For starter, the traditional hierarchy is falling apart. During the past decades, there has been a shift from ‘institutional’ to ‘individual’ power that has led to the emergence of a new breed of mindful consumers; people who [fortunately] recognize that brands need them more than they need brands [ouch]. Hence, a brand that wants to be relevant to this self-aware individual needs to - first - get out of its self-centered-narcissist bubble and – then - learn how to exist within his/her culture. Obviously, this demands identifying the skills, the methods, the habit and the technologies necessary for acting and participating within that given arena. The end goal is to build contextual relevance around their habitat and move from a ‘seen’ brand to a ‘shared’ one.
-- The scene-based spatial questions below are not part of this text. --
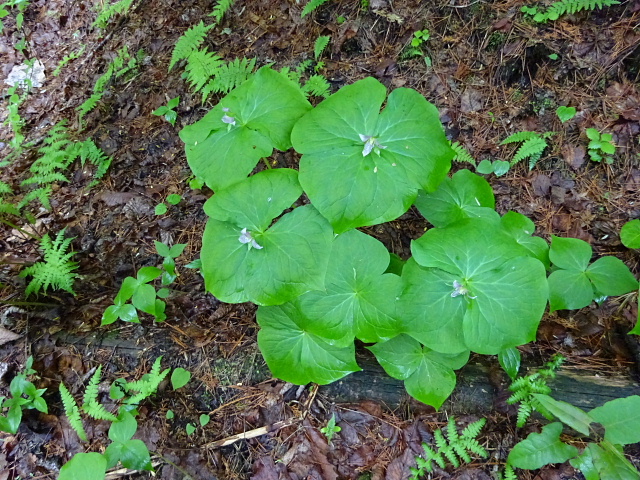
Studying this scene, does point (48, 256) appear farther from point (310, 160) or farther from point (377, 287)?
point (377, 287)

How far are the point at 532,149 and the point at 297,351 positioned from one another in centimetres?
244

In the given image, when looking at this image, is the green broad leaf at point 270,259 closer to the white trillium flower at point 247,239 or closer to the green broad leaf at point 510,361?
the white trillium flower at point 247,239

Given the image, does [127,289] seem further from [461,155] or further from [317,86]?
[461,155]

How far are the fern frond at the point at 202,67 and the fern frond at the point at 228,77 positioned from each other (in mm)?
51

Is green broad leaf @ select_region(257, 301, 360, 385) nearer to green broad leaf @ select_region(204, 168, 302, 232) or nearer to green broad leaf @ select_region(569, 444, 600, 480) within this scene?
green broad leaf @ select_region(204, 168, 302, 232)

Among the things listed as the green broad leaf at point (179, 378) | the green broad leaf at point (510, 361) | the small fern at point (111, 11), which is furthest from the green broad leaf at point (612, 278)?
Result: the small fern at point (111, 11)

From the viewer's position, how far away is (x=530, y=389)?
2434mm

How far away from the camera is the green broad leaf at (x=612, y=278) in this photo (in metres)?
2.51

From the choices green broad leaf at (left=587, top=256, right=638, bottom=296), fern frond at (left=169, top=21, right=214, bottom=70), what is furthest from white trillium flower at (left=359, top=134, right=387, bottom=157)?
fern frond at (left=169, top=21, right=214, bottom=70)

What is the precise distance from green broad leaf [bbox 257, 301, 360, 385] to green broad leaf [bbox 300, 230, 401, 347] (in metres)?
0.12

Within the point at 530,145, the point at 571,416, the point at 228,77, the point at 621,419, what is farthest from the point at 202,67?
the point at 621,419

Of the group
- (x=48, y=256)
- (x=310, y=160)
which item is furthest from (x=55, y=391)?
(x=310, y=160)

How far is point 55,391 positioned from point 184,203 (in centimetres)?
189

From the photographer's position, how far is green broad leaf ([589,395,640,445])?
6.40ft
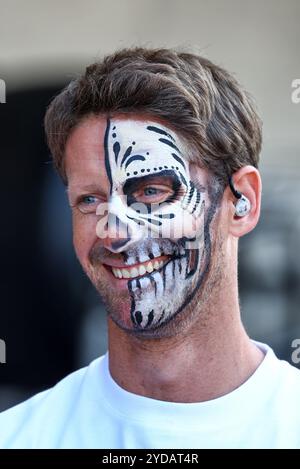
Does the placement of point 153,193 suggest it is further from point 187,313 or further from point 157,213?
point 187,313

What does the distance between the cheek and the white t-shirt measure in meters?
0.33

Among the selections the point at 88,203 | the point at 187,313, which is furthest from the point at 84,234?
the point at 187,313

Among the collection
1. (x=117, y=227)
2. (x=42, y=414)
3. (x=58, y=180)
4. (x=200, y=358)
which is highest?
(x=58, y=180)

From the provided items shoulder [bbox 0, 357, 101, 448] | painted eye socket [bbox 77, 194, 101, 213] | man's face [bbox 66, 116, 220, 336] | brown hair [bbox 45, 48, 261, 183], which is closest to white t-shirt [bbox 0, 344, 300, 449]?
shoulder [bbox 0, 357, 101, 448]

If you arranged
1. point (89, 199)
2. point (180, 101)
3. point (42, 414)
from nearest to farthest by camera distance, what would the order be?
point (180, 101) → point (89, 199) → point (42, 414)

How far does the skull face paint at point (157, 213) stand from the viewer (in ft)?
5.71

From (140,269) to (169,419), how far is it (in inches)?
16.2

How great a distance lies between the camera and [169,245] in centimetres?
175

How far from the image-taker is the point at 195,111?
1709mm

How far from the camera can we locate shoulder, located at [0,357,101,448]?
1906 mm

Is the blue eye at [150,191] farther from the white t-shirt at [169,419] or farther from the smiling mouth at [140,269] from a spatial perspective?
the white t-shirt at [169,419]

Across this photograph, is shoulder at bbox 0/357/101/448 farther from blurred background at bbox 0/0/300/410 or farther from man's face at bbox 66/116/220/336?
man's face at bbox 66/116/220/336

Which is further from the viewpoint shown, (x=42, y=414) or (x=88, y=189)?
(x=42, y=414)

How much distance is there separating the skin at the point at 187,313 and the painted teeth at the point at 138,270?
20 millimetres
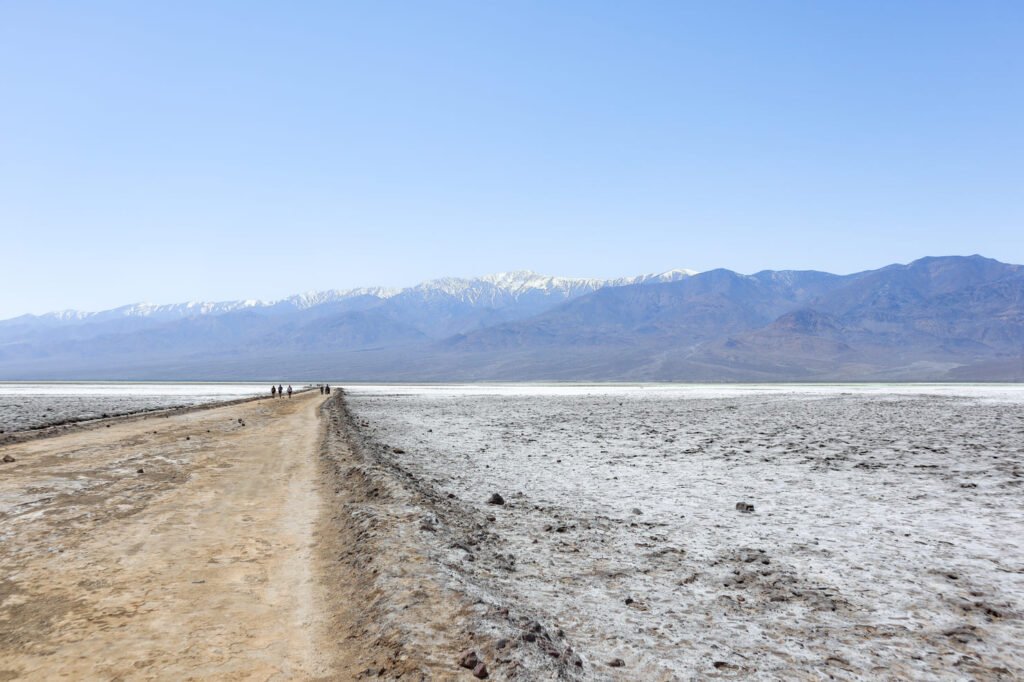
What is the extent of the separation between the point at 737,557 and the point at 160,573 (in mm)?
7551

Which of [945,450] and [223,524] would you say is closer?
[223,524]

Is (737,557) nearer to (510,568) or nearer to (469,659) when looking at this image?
(510,568)

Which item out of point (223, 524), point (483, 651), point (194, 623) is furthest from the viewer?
point (223, 524)

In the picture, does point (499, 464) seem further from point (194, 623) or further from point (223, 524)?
point (194, 623)

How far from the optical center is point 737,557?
8.77m

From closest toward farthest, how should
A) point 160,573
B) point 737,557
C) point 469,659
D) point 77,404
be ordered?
point 469,659 → point 160,573 → point 737,557 → point 77,404

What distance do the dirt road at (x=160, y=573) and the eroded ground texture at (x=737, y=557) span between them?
70.8 inches

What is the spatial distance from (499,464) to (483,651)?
13.0m

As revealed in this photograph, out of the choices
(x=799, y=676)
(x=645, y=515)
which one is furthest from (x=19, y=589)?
(x=645, y=515)

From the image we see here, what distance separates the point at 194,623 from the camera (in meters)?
6.06

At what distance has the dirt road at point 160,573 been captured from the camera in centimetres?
536

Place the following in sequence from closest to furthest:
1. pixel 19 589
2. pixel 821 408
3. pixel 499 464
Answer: pixel 19 589
pixel 499 464
pixel 821 408

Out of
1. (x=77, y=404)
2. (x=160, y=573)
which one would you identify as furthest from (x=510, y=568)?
(x=77, y=404)

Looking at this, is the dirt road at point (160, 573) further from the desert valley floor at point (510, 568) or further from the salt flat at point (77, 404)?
the salt flat at point (77, 404)
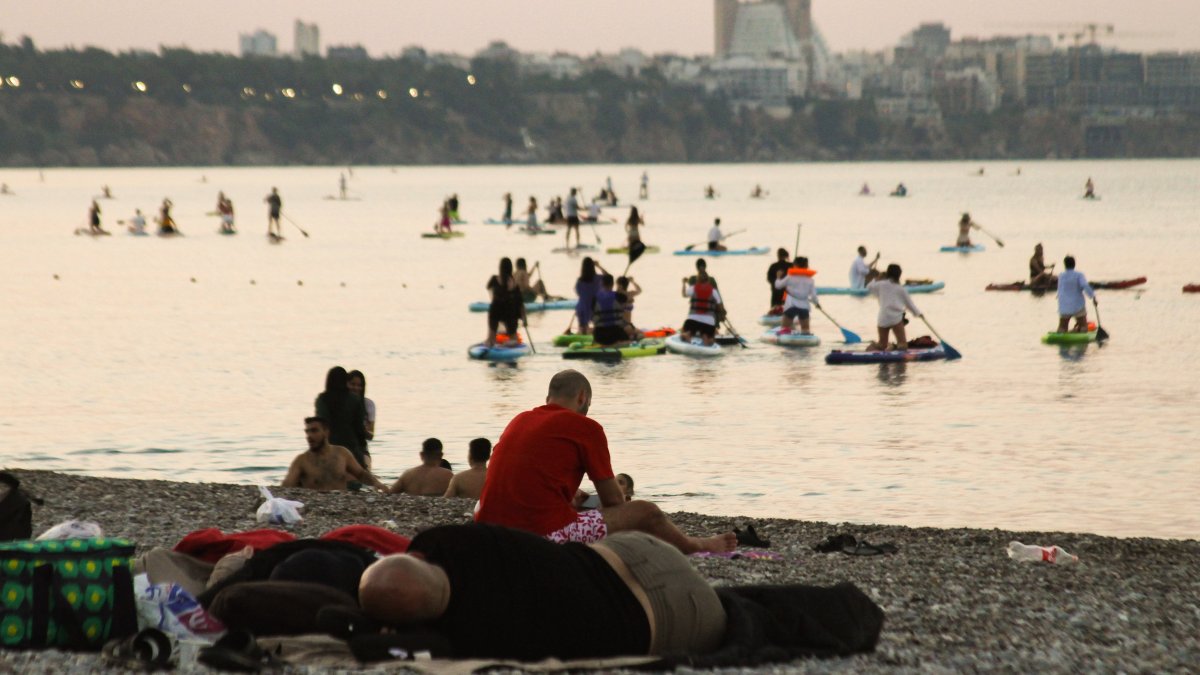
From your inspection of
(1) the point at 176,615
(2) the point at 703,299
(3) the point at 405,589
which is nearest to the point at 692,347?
(2) the point at 703,299

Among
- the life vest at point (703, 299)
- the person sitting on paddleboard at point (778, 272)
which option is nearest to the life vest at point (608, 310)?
the life vest at point (703, 299)

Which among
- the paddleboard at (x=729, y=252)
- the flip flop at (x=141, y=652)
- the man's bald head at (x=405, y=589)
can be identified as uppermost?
the paddleboard at (x=729, y=252)

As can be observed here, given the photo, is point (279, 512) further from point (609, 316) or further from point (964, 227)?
point (964, 227)

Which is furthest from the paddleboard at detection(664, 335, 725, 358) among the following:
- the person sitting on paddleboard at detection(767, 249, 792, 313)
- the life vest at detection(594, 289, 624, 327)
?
the person sitting on paddleboard at detection(767, 249, 792, 313)

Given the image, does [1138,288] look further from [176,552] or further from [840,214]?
[840,214]

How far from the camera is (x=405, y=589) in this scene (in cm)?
655

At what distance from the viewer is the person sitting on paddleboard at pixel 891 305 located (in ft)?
76.8

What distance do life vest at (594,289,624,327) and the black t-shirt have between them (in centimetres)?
1752

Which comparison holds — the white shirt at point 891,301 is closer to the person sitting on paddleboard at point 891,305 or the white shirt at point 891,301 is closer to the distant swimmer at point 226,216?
the person sitting on paddleboard at point 891,305

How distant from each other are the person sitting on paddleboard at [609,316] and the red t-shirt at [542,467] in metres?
15.7

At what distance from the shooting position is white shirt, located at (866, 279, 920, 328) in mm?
23438

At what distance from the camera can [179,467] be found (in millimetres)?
16719

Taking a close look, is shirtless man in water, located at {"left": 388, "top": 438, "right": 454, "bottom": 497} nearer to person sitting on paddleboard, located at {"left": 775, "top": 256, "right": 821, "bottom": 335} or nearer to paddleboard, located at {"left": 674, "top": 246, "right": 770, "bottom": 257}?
person sitting on paddleboard, located at {"left": 775, "top": 256, "right": 821, "bottom": 335}

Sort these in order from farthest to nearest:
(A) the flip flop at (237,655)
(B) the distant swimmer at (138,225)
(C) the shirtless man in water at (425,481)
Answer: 1. (B) the distant swimmer at (138,225)
2. (C) the shirtless man in water at (425,481)
3. (A) the flip flop at (237,655)
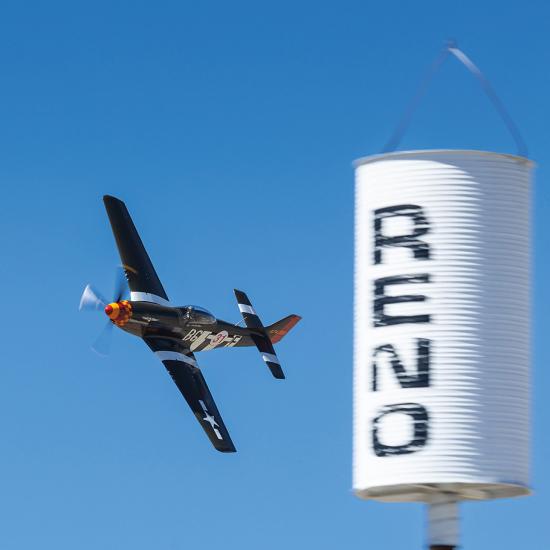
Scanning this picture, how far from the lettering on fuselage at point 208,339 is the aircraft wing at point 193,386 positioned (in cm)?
50

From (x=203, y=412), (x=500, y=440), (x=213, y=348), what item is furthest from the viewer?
(x=213, y=348)

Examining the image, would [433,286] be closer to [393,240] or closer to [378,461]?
[393,240]

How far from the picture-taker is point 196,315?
62.7m

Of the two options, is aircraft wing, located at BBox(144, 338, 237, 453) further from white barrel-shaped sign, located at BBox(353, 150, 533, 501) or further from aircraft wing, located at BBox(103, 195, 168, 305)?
white barrel-shaped sign, located at BBox(353, 150, 533, 501)

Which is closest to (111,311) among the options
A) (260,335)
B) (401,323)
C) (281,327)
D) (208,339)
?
(208,339)

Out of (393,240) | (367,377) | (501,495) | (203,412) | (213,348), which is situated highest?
(213,348)

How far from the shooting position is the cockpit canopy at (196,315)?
62219 mm

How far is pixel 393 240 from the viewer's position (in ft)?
92.7

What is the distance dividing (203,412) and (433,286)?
114 ft

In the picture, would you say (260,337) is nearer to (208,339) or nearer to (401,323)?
(208,339)

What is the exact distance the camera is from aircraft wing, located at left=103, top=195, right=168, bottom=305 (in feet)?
215

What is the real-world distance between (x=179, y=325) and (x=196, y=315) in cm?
97

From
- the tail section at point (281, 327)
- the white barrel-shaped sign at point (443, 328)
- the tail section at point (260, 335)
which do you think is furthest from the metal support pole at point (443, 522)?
the tail section at point (281, 327)

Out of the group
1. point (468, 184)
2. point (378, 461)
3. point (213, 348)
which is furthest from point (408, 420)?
point (213, 348)
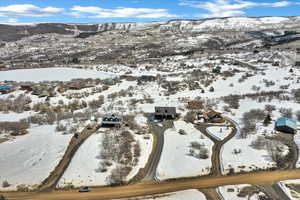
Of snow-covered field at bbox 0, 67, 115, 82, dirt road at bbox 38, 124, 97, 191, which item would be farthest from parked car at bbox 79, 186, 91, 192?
snow-covered field at bbox 0, 67, 115, 82

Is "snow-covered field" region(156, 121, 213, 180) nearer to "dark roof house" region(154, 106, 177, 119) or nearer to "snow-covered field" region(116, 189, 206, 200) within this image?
"snow-covered field" region(116, 189, 206, 200)

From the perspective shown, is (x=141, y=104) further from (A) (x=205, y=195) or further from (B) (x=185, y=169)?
(A) (x=205, y=195)

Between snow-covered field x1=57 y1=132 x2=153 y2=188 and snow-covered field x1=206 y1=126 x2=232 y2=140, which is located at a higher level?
snow-covered field x1=206 y1=126 x2=232 y2=140

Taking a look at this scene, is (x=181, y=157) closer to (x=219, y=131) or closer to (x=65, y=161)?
(x=219, y=131)

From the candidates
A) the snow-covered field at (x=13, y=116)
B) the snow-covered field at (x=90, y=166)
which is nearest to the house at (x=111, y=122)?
the snow-covered field at (x=90, y=166)

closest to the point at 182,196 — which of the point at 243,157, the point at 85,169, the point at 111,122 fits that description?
the point at 243,157

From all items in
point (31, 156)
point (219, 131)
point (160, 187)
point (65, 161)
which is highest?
point (219, 131)

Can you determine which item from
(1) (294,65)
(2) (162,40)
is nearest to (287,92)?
(1) (294,65)
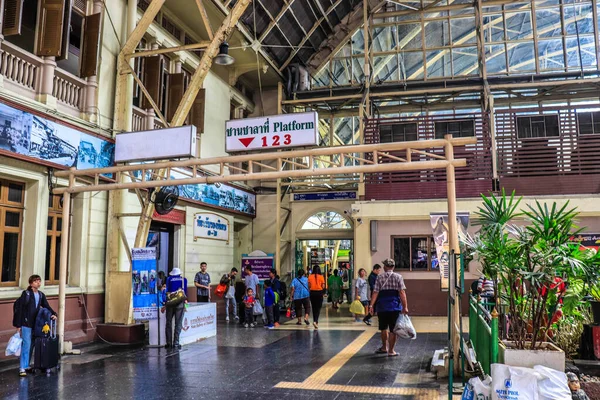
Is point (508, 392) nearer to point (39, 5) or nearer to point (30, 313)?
point (30, 313)

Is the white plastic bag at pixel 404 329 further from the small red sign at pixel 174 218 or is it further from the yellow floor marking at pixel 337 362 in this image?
the small red sign at pixel 174 218

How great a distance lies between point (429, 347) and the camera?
10133 millimetres

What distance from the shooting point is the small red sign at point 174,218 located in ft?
46.0

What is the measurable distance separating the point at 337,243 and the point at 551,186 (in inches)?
581

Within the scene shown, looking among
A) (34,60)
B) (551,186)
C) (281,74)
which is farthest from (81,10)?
(551,186)

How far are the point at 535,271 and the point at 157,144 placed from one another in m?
7.06

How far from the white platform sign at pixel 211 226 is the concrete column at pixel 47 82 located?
6267 millimetres

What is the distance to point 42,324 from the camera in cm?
805

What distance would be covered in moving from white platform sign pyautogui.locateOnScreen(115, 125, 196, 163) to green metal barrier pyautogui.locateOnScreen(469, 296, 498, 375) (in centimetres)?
561

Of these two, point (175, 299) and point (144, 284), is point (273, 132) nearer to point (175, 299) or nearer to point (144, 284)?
point (175, 299)

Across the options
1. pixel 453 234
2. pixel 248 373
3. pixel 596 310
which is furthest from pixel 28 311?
pixel 596 310

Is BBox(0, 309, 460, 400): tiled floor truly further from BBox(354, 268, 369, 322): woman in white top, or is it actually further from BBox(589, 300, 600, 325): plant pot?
BBox(354, 268, 369, 322): woman in white top

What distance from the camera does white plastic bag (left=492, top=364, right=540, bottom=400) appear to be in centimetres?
470

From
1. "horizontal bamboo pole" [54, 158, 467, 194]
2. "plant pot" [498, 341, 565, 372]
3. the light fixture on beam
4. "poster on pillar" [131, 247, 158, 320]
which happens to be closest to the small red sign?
"poster on pillar" [131, 247, 158, 320]
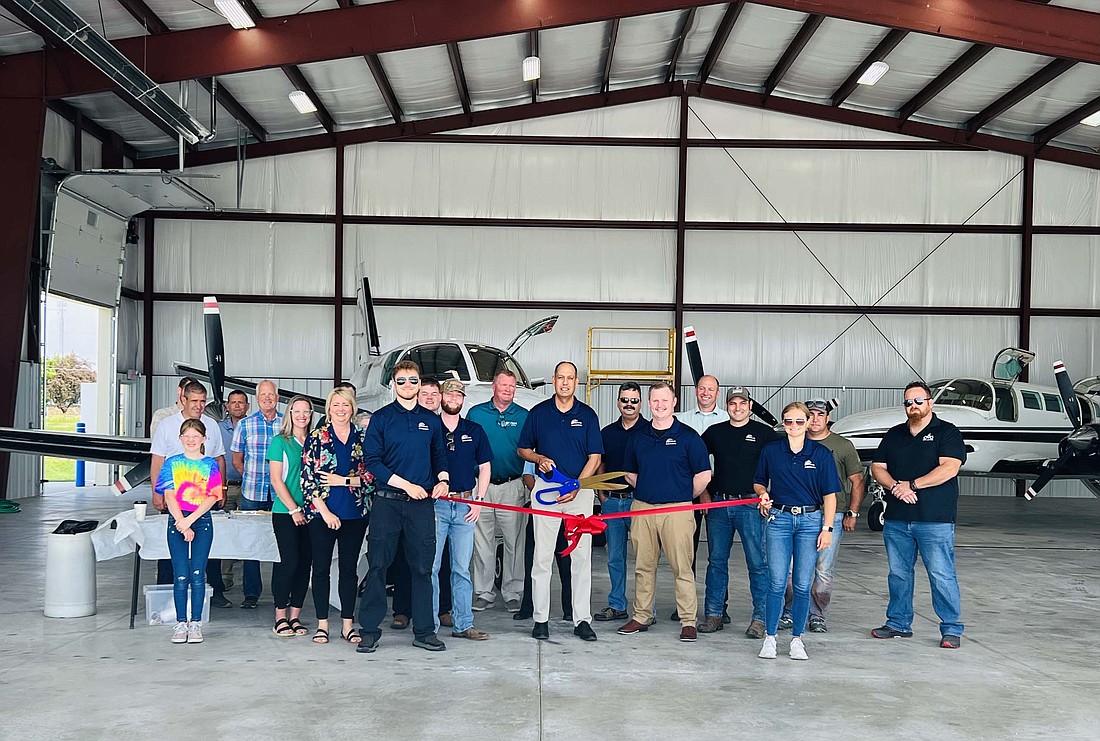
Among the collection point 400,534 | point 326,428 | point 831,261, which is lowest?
point 400,534

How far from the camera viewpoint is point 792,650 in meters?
6.23

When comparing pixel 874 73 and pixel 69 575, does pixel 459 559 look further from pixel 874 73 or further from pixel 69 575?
pixel 874 73

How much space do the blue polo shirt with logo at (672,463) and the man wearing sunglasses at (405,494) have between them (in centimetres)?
150

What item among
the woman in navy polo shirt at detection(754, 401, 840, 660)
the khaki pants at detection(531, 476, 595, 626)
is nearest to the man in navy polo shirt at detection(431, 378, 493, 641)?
the khaki pants at detection(531, 476, 595, 626)

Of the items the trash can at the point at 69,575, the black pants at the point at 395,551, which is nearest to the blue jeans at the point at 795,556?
the black pants at the point at 395,551

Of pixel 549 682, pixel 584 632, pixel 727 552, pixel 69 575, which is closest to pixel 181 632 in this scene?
pixel 69 575

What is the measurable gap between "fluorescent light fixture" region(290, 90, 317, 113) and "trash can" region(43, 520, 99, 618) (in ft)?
40.2

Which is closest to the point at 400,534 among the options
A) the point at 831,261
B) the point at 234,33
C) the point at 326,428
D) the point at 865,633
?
the point at 326,428

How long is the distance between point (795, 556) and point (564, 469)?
5.49ft

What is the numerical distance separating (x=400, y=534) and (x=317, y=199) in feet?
51.5

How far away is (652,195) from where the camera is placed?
20.7 meters

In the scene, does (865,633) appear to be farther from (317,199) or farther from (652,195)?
(317,199)

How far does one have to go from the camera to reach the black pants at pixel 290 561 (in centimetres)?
654

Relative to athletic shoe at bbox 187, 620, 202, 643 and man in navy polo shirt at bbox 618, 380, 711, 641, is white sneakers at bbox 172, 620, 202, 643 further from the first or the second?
man in navy polo shirt at bbox 618, 380, 711, 641
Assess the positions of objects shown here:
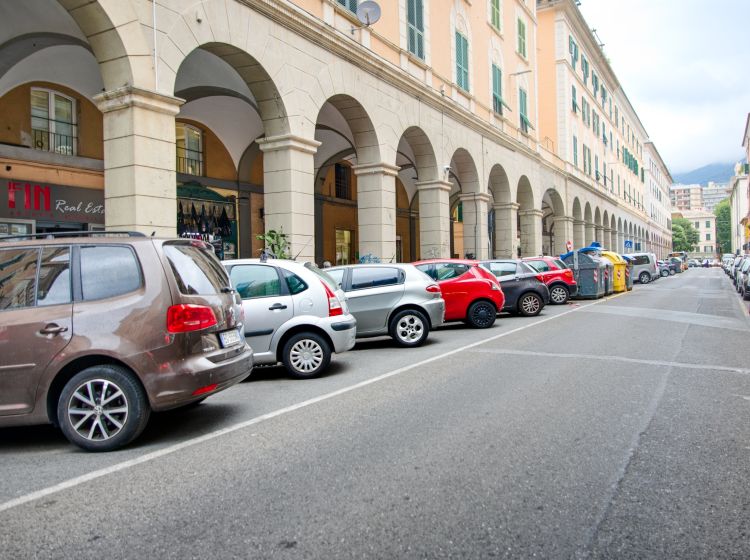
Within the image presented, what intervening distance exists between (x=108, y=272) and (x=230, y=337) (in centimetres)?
117

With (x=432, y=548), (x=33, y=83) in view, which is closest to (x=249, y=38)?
(x=33, y=83)

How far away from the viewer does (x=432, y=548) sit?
3018 millimetres

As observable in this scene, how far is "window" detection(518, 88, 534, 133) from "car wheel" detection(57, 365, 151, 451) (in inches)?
1142

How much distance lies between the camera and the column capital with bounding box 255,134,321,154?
44.5ft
Then we have the agencies, which - like any other ecosystem of its kind - are constructed around a hierarchical blueprint where tight sense of control and predictable risk become the holding pillars of its actions. But their world also falls apart once they realize that, nowadays, helping their brands to build deeper [social] relationships implies that they also need to give up their most precious treasure: control.
And here lies the dilemma.
See, no organization [agency or client] is willing to commit on buying transformational ideas without some sort of guarantee; they feel like they need to control both the process as well as the outcome. And I guess we all can understand this behavior since, historically, the industry itself have mistakenly established that giving up control equals uncertainty in terms of ROI – which, ultimately, explains their obsessive behavior. Fortunately, now we count with loads of examples out there that prove us why this approach is not longer right and that also reveal that in order to ‘socialize a brand’ giving up control – more than just a choice -- is a rule.
Yes, things could potentially go wrong so all this implies some level of readiness to deal with disaster. But when it comes to greatness, that’s part of the idea, no? Expertise only leads to the same old patterns so we have to trust on experimentation if we want to play on the realm of true transformation. The reality that any company needs to embrace is that screwing up is part of the process towards building great [social] brands; Brands that talk to people and that people would want to talk to. Brands that people care about.
I’m not a psychic -- or anything of that sort -- but my best guess about the future is that building brands will require ideas that are rooted on the inherent social nature of the people they talk to. Therefore, our goal must be to find ways to help these brands either become the conversation, or at least be part of it. Perhaps the challenge requires a redefinition of the way we embrace social from a holistic standpoint [some agencies are successfully experimenting with this already]; I really haven’t quite figured that one out yet but one thing I know for sure: I expect a future where agencies no longer build brands. People do.
[Thankfully perhaps] there isn’t really a model for success out there. There are a myriad of them. The idea is to continue collaborating, experimenting and prototyping to evolve them.